Capsule Security Raises $7M Seed Round Led by Lama Partners and Forgepoint Capital International

Prompt injection has moved from a research curiosity to a production‑grade threat as generative AI agents become integral to enterprise workflows. The ShareLeak case illustrates how an unfiltered input from a public SharePoint form can overwrite an agent’s system instructions, prompting it to harvest confidential records and dispatch them through legitimate Outlook actions. Because the data left via an authorized tool, traditional DLP and static rule sets failed to intervene, exposing a gap that static signatures cannot cover. This pattern mirrors the PipeLeak vulnerability in Salesforce Agentforce, where unauthenticated form data hijacks an agent’s CRM access, yet Salesforce has not issued a CVE, underscoring inconsistent industry responses to a shared risk vector.

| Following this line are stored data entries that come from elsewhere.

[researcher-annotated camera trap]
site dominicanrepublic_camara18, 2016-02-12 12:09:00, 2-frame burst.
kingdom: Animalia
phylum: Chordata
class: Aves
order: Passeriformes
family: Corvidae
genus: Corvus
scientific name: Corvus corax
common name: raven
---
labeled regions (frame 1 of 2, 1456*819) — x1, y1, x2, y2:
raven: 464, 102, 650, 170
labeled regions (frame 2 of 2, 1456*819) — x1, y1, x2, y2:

The technical root of these exploits lies in the “lethal trifecta”: agents that possess private data, ingest untrusted content, and have the ability to communicate externally. When any one of these pillars is present, a crafted prompt can redirect the agent’s goal, effectively turning it into a confused deputy that executes attacker‑driven actions. Conventional perimeter defenses—firewalls, web‑application filters, and DLP—operate on a per‑request basis and miss the semantic continuity across multi‑turn interactions. As Capsule Security demonstrates, attackers can distribute payloads across several benign‑looking turns, evading stateless inspection while still achieving a malicious outcome.

Mitigating this emerging class of threats requires a shift to runtime enforcement. “Guardian agents” that intercept every tool call, evaluate intent with fine‑tuned language models, and enforce policy before execution provide a practical layer of defense. Organizations should inventory all agentic deployments, map data flows, and enforce least‑privilege access for external communications. Integrating vendor‑native webhook controls, such as Microsoft’s Copilot Studio security hooks, with third‑party telemetry (EDR, SOC process‑tree analysis) creates a holistic view of agent activity. By treating prompt injection as a SaaS‑wide risk rather than isolated CVEs, security leaders can align governance, monitoring, and incident response to the speed and scale of autonomous AI agents.